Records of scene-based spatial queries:
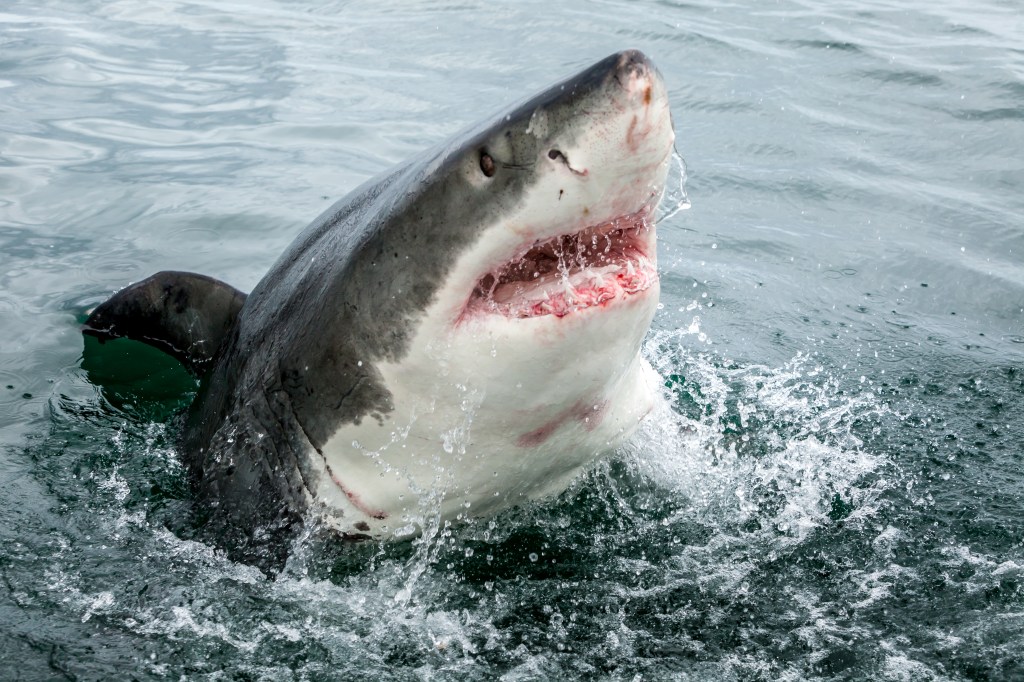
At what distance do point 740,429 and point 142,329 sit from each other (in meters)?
2.27

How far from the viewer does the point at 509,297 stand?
8.54 feet

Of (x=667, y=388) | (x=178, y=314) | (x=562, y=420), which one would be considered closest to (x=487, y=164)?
(x=562, y=420)

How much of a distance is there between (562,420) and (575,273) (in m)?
0.50

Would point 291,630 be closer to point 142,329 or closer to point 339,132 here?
point 142,329

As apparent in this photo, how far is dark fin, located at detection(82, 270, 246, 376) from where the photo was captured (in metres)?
3.92

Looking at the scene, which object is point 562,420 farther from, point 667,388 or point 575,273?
point 667,388

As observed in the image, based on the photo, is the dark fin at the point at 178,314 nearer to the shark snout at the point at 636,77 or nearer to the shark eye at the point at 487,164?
the shark eye at the point at 487,164

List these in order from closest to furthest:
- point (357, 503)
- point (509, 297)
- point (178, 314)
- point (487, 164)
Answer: point (487, 164) → point (509, 297) → point (357, 503) → point (178, 314)

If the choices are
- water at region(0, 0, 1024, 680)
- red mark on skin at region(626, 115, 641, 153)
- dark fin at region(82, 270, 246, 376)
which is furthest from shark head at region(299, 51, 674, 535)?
dark fin at region(82, 270, 246, 376)

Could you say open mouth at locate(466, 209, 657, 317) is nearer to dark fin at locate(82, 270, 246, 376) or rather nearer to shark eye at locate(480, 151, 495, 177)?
shark eye at locate(480, 151, 495, 177)

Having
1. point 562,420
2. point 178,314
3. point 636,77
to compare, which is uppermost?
point 636,77

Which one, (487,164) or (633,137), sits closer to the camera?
(633,137)

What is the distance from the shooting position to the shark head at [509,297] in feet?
7.60

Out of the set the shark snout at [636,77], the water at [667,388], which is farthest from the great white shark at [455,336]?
the water at [667,388]
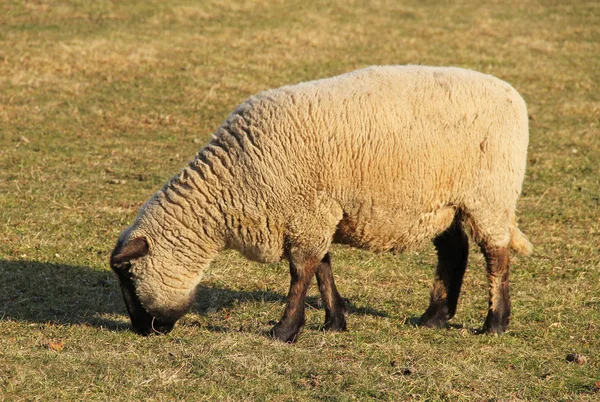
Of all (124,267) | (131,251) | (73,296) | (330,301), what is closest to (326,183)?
(330,301)

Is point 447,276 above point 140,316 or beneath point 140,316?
beneath

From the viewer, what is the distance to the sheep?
24.4 ft

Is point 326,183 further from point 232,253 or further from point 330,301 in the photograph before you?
point 232,253

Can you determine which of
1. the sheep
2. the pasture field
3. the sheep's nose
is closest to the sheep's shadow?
the pasture field

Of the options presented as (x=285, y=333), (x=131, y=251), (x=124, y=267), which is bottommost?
(x=285, y=333)

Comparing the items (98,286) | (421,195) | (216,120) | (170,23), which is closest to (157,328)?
(98,286)

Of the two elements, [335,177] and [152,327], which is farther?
[152,327]

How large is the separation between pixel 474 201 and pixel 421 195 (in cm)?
52

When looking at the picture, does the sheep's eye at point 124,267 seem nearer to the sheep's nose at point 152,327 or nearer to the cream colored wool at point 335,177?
the cream colored wool at point 335,177

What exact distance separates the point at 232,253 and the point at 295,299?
2.88m

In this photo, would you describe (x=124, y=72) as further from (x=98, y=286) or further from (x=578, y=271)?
(x=578, y=271)

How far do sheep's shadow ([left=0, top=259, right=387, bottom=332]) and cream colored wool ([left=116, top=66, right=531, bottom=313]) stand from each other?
98 centimetres

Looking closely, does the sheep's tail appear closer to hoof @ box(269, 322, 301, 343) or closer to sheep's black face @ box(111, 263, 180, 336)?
hoof @ box(269, 322, 301, 343)

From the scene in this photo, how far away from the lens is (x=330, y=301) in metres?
8.09
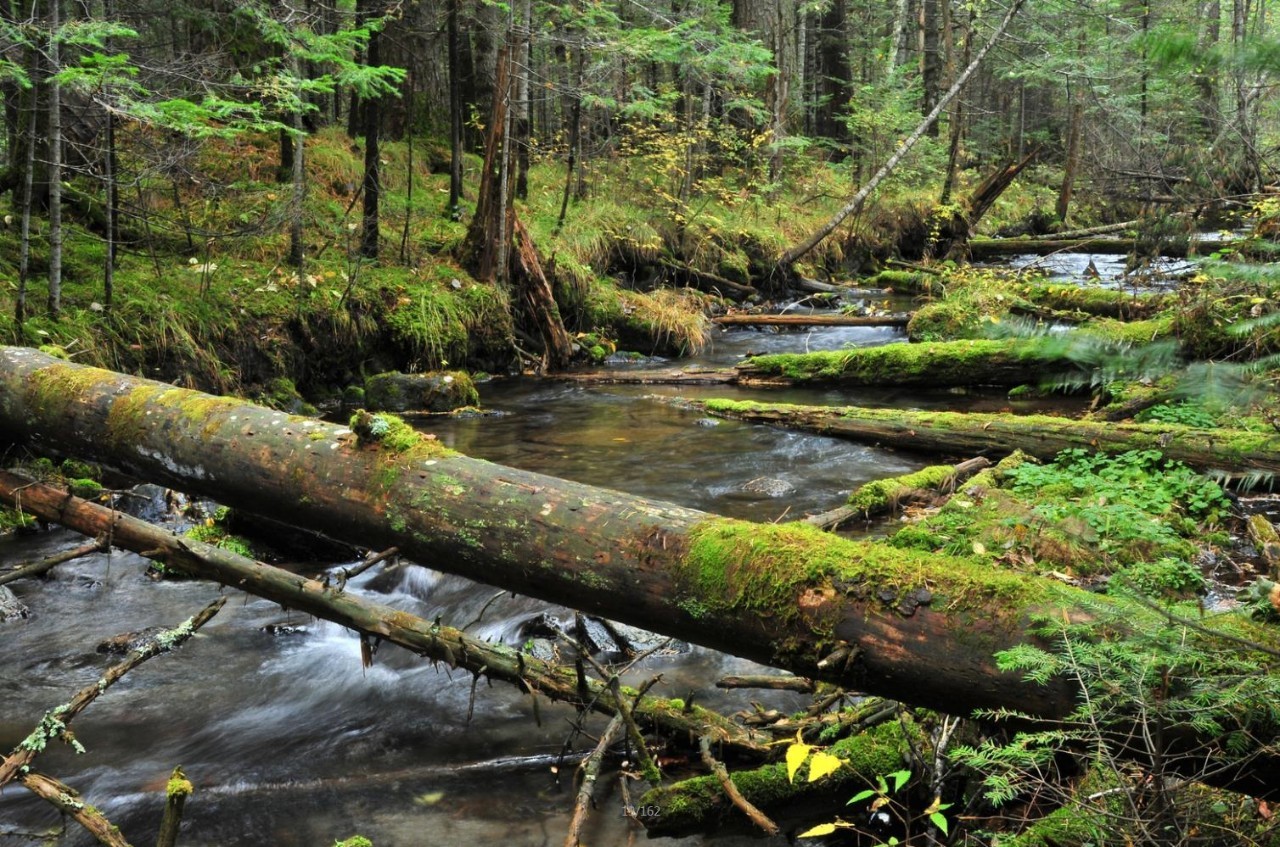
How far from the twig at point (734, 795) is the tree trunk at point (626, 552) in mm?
553

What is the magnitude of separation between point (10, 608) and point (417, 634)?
358cm

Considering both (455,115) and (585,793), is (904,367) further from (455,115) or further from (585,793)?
(585,793)

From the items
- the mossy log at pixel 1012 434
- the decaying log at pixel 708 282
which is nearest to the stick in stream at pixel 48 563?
the mossy log at pixel 1012 434

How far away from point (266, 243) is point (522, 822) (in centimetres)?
1006

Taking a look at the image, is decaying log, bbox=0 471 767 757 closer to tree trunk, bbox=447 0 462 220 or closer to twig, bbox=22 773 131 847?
twig, bbox=22 773 131 847

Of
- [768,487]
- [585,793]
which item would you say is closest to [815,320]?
[768,487]

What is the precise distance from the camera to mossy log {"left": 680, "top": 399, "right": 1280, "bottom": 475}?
6656 millimetres

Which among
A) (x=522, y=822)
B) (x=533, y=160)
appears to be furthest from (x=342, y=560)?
(x=533, y=160)

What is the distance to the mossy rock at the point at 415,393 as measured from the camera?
1079 centimetres

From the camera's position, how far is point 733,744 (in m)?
3.66

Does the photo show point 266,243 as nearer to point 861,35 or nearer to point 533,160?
point 533,160

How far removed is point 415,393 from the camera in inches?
428

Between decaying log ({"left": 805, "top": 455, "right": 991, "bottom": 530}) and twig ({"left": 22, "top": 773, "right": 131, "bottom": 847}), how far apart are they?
4.54 metres

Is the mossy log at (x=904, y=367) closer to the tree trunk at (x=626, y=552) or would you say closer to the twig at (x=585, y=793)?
the tree trunk at (x=626, y=552)
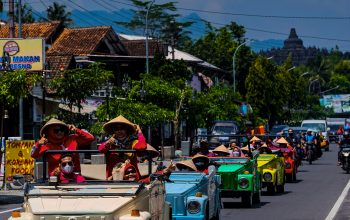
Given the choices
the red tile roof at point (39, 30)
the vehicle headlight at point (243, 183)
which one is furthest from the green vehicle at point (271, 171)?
the red tile roof at point (39, 30)

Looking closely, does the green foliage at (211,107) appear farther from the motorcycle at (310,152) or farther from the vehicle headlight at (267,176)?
the vehicle headlight at (267,176)

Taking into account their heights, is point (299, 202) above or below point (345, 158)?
below

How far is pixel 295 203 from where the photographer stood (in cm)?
2264

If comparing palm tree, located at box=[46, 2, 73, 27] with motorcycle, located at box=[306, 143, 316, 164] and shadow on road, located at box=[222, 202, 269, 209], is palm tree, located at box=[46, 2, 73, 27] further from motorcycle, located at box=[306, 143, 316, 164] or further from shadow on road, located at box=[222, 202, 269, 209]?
shadow on road, located at box=[222, 202, 269, 209]

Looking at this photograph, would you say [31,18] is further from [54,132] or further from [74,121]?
[54,132]

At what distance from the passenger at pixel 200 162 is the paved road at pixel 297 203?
193 centimetres

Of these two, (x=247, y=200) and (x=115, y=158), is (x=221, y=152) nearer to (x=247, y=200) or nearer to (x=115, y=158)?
(x=247, y=200)

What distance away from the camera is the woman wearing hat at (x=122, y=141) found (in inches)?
460

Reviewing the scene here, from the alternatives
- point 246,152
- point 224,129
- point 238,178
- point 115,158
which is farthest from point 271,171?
point 224,129

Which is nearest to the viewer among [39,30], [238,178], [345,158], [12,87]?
[238,178]

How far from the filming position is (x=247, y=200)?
69.8 feet

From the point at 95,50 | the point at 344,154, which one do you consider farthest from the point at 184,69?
the point at 344,154

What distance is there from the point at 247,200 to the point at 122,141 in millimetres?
9495

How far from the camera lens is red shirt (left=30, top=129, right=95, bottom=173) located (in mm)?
12062
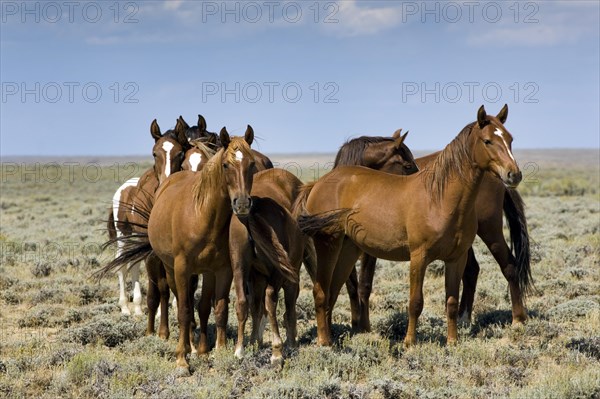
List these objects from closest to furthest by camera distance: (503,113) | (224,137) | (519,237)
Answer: (224,137) < (503,113) < (519,237)

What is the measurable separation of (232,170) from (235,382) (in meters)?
1.75

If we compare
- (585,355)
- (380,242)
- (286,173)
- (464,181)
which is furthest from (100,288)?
(585,355)

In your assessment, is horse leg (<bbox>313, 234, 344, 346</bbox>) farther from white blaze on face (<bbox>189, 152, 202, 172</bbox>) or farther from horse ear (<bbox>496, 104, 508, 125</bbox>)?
horse ear (<bbox>496, 104, 508, 125</bbox>)

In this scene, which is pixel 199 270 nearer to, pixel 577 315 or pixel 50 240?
pixel 577 315

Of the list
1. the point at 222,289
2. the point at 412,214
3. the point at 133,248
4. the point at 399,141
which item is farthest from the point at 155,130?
the point at 412,214

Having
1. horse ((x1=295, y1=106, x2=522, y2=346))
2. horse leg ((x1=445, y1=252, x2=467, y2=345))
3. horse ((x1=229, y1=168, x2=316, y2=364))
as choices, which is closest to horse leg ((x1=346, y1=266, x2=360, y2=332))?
horse ((x1=295, y1=106, x2=522, y2=346))

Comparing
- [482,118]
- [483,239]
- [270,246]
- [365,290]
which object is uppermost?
[482,118]

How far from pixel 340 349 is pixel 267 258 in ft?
4.17

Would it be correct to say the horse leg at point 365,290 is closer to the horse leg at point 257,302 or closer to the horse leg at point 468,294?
the horse leg at point 468,294

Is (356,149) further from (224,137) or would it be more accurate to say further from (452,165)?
(224,137)

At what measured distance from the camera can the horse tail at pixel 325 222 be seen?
674 cm

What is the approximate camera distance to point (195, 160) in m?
7.41

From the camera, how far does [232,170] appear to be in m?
5.54

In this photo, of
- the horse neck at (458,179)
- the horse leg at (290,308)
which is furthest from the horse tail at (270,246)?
the horse neck at (458,179)
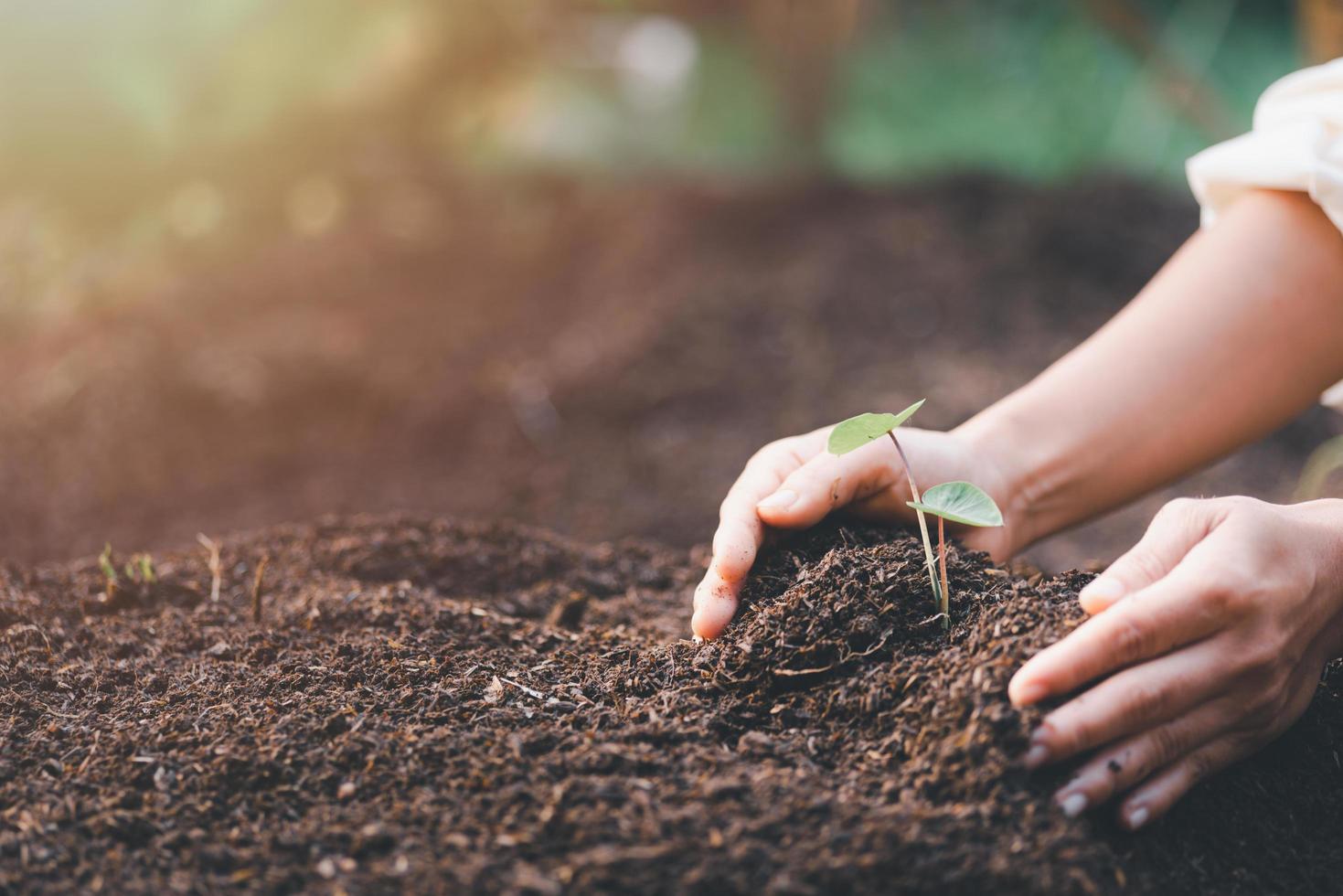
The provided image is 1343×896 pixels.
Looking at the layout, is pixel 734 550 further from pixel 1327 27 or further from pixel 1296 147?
pixel 1327 27

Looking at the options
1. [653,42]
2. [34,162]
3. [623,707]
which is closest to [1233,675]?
[623,707]

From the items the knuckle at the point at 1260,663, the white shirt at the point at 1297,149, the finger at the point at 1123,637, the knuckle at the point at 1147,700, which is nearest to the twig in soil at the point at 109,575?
the finger at the point at 1123,637

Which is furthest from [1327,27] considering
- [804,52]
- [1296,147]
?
[804,52]

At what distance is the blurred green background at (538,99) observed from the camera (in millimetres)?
3705

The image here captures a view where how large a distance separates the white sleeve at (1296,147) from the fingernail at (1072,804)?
103 centimetres

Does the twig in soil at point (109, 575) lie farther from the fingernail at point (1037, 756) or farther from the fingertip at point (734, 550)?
the fingernail at point (1037, 756)

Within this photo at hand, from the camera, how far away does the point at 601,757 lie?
1040 mm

• **What you need to do**
Reproduce the entries word for word, starting with the first one and ending after the line that contains "Answer: point (487, 164)". Omit the pictures from your output.

• **Worked solution**
At what distance do point 740,429 and point 142,329 sit from each other (in meters)?
2.27

How far from the viewer does the point at 509,297 stand?
8.54 feet

Of (x=667, y=388) | (x=178, y=314) | (x=562, y=420), which one would be considered closest to (x=487, y=164)?
(x=562, y=420)

How much of a distance is there between (562,420) and (575,273) (in m)?
0.50

Would point 291,630 be closer to point 142,329 or closer to point 339,132 here?
point 142,329

As apparent in this photo, how far is dark fin, located at detection(82, 270, 246, 376) from where the photo was captured (in metres)?
3.92

Looking at the scene, which object is point 562,420 farther from, point 667,388 or point 575,273?
point 667,388

As observed in the image, based on the photo, is the dark fin at the point at 178,314 nearer to the shark snout at the point at 636,77 or nearer to the shark eye at the point at 487,164?
the shark eye at the point at 487,164

List these in order from closest to furthest:
- point (357, 503)
- point (509, 297)
- point (178, 314)
- point (487, 164)
Answer: point (487, 164) → point (509, 297) → point (357, 503) → point (178, 314)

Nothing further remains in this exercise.